TEXTE PRÉSENTÉ:
Écologie et politique, la gauche doit s’occuper de la réalité

Article paru dans Libération le 18 juin 2012

Par Antoine Nochy et Jacques Deschamps, association Houmbaba.

« Écologie et politique, la gauche doit s’occuper de la réalité »

Nous constatons la difficulté, voire l’incapacité du discours politique à se poser la question de la réalité. Incapacité partagée par la droite et la gauche et, paradoxalement, par un certain discours écologique trop simpliste.


Le problème de l’action politique est d’abord celui de la gestion du rapport entre les communautés (villages, villes, régions…) et le territoire. Les modalités de l’être sont indéfinies, les espèces végétales et animales se comptent par millions, la relation entre l’homme et le territoire doit se dire de façon multiple. Multiples et divers sont, dans notre pays, les paysages, les traditions culinaires, les fromages, les cépages… La tentation du repli identitaire est morbide. L’acceptation de l’autre, du différent, est vitale comme réalité et décisive comme modèle de pensée. La droite entretient une obsession phobique du réel (tout doit faire peur : crise, délinquance, immigration…) et appelle des réponses sécuritaires. Pour résister, la gauche doit retrouver le sens de la réalité.

DONNÉES FOURNIES:
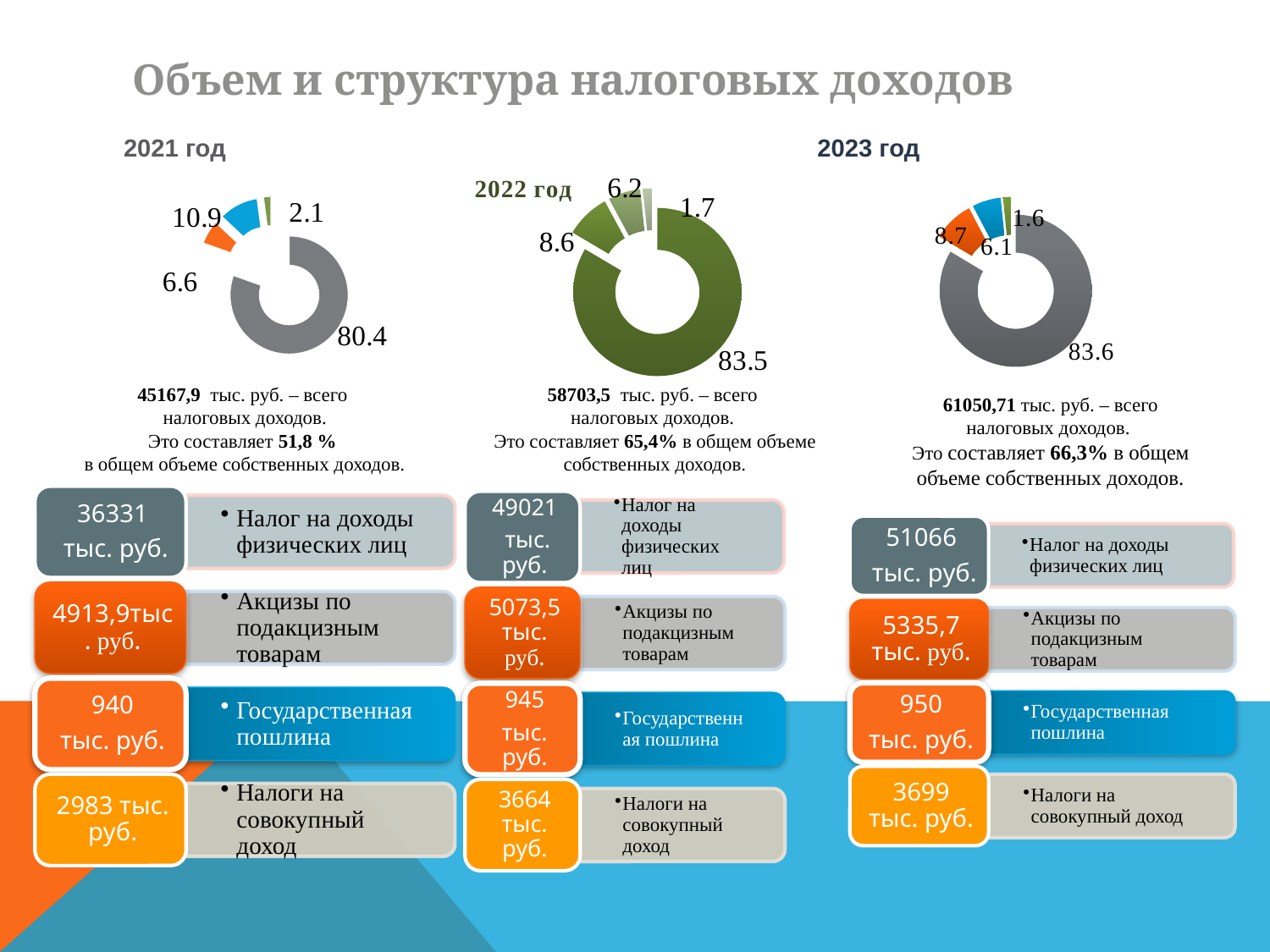
In the 2022 год chart, what is the value of the largest slice? 83.5 In the 2022 год chart, what is the value of the smallest slice? 1.7 In the 2023 год chart, what is the value of the largest slice? 83.6 What is the difference between the largest slice in the 2023 год chart (83.6) and the largest slice in the 2021 год chart (80.4)? 3.2 In the 2022 год chart, what is the difference between the slices labelled 8.6 and 6.2? 2.4 How many slices does the 2022 год chart have? 4 What is the title of the slide containing the three doughnut charts? Объем и структура налоговых доходов In the 2023 год chart, what is the value of the smallest slice? 1.6 What type of chart is used for the 2021 год data? doughnut chart Which is larger: the largest slice in the 2022 год chart or the largest slice in the 2021 год chart? 2022 год (83.5) In the 2021 год chart, what is the value of the smallest slice? 2.1 In the 2021 год chart, what is the value of the largest slice? 80.4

OBJECTIF: Recopiez intégralement l'article sur l'écologie et la politique, s'il vous plaît. Les lignes ci-dessus ne servent pas pour cet exercice.

VOTRE RÉPONSE:
Écologie et politique, la gauche doit s’occuper de la réalité

Article paru dans Libération le 18 juin 2012

Par Antoine Nochy et Jacques Deschamps, association Houmbaba.

« Écologie et politique, la gauche doit s’occuper de la réalité »

Nous constatons la difficulté, voire l’incapacité du discours politique à se poser la question de la réalité. Incapacité partagée par la droite et la gauche et, paradoxalement, par un certain discours écologique trop simpliste.


Le problème de l’action politique est d’abord celui de la gestion du rapport entre les communautés (villages, villes, régions…) et le territoire. Les modalités de l’être sont indéfinies, les espèces végétales et animales se comptent par millions, la relation entre l’homme et le territoire doit se dire de façon multiple. Multiples et divers sont, dans notre pays, les paysages, les traditions culinaires, les fromages, les cépages… La tentation du repli identitaire est morbide. L’acceptation de l’autre, du différent, est vitale comme réalité et décisive comme modèle de pensée. La droite entretient une obsession phobique du réel (tout doit faire peur : crise, délinquance, immigration…) et appelle des réponses sécuritaires. Pour résister, la gauche doit retrouver le sens de la réalité.